Personne n’a l’intention de mettre en doute le courage des soldats américains, anglais et des quelques français qui sont jetés le 6 juin à l’assaut des plages de Normandie, ni la dureté des combats qui vont se poursuivre pendant plusieurs semaines. Ils ont apporté une part importante dans la défaite du nazisme. De là à présenter la guerre à l’Ouest comme décisive dans cette défaite, il y a une volonté évidente de tordre le cou à l’histoire.

La deuxième guerre mondiale en Europe, la défaite du nazisme s’est d’abord jouée sur le front de l’Est où l’armée Soviétique a brisé la machine de guerre mise en place par Hitler et les capitalistes allemands. Cette machine ne visait pas seulement la conquête de territoires, elle visait la liquidation du socialisme que construisaient depuis 1917 les peuples de l’Union Soviétique.

Si il est difficile de ne pas faire état de la défaite allemande à Stalingrad ou de la prise de Berlin par les Soviétiques que d’omissions, que de non- dits ! Depuis la première grande défaite infligée à l’armée allemande devant Moscou en 1941 qui démontre au monde entier qu’elle peut être vaincue, depuis la bataille de Koursk pendant l’été 1943, et l’avancée de 300 à 600 kilomètres réalisée au printemps et l’été 1944 sur tout le front qui libère les territoires soviétiques mais aussi la Roumanie, la Bulgarie, une partie de la Yougoslavie et de la Pologne. Action qui explique qu’Hitler ne peut retirer du front Est un seul soldat, pour l’envoyer à l’Ouest ce qui facilitera grandement l’avancée des troupes débarquées le 6 juin en Normandie et pas avant. On comprend pourquoi.

Dire cela ne fait que remettre la vérité historique à sa place.

La libération d’Auschwitz

Le 70ème anniversaire de la libération de ce camp de la mort par l’armée Soviétique vient d’être commémoré. Comme F. Hollande y a participé sur place FR 2 a retransmis en direct la cérémonie et a consacré plusieurs heures d’émission sur le génocide des populations juives des territoires occupés par les nazis.

Mais cette volonté de présenter le régime nazi comme avant tout antisémite et raciste, masque le fondement de ce régime. C’est d’abord et avant tout le régime du capitalisme allemand qui l’a porté au pouvoir pour faire barrage au socialisme. L’écrasement de la Révolution en Allemagne au cours de l’hiver 1918-19 n’a pas fait disparaître le conflit de classe qui traverse l’Europe au sortir de la guerre. Capitalisme où socialisme traverse la vie politique. En Allemagne ou la force du Parti Communiste inquiète le grand patronat, Hitler va lui apparaître comme la solution. Pour la conquête de nouveaux marchés et territoires, pour les profits tirés du réarmement et de la guerre. Hitler le lui rend bien. Dès son arrivée au pouvoir le Parti Communiste, les syndicats sont interdits, les communistes jetés dans les camps de concentration dans lesquels ils seront rejoints par les sociaux- démocrates, puis par tous ceux qui s’opposent au régime. La chasse aux communistes, leur élimination est la priorité dans tous les territoires occupés.
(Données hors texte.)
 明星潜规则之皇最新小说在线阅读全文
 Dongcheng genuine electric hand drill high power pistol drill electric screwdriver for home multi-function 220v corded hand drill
L’autre aspect passé sous silence est l’utilisation de tous les déportés comme main d’œuvre au service du patronat allemand. Dans tous les camps la sélection à l’arrivée existe. Les inaptes au travail sont éliminés immédiatement. Tous les autres sont mis au travail dans les usines montées dans les camps, y compris à Auschwitz, par le patronat allemand qui va augmenter encore plus ses profits.
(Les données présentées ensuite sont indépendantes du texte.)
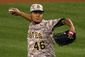 pirates-nova_baseball_56140.jpg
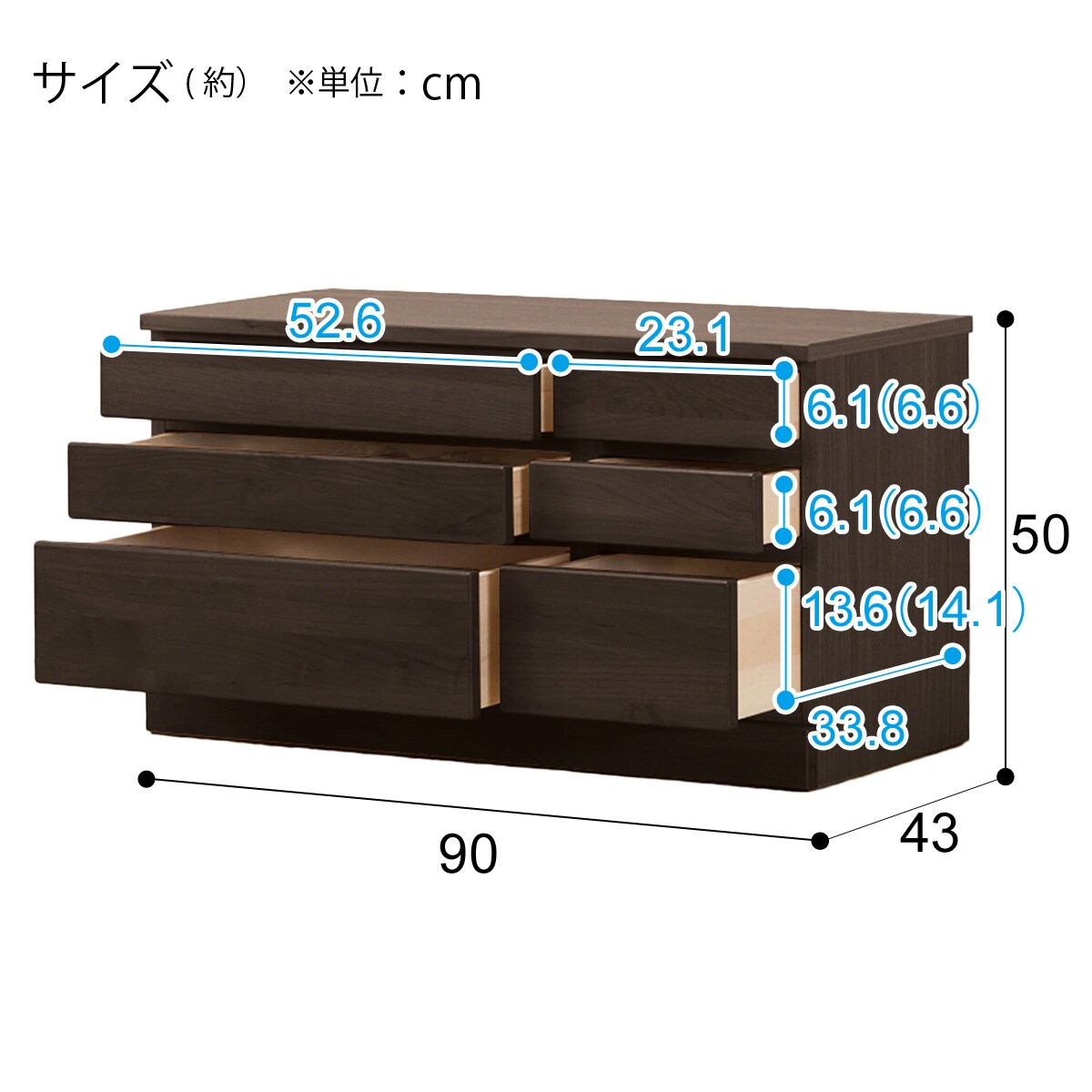 美品 ニトリ リビングボード チェスト 楽天市場】組み合わせて使えるリビングボード （チェスト幅60cm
Lors des procès après la guerre ces mêmes patrons vont échapper au châtiment pour le soutien et le profit qu’ils ont tiré du régime nazi. Après quelques mois de prison ils vont retrouver leurs usines, continuer ce qu’ils avaient commencé, la lutte contre le communisme.

Ces silences, ces non-dits dans ces émissions à caractère faussement historique font partie, comme le reste, d’une véritable guerre idéologique menée par l’Etat au service du capital. Le service public de l’audio-visuel ne sera au service du public qu’une fois débarrasser de la tutelle de l’Etat capitaliste.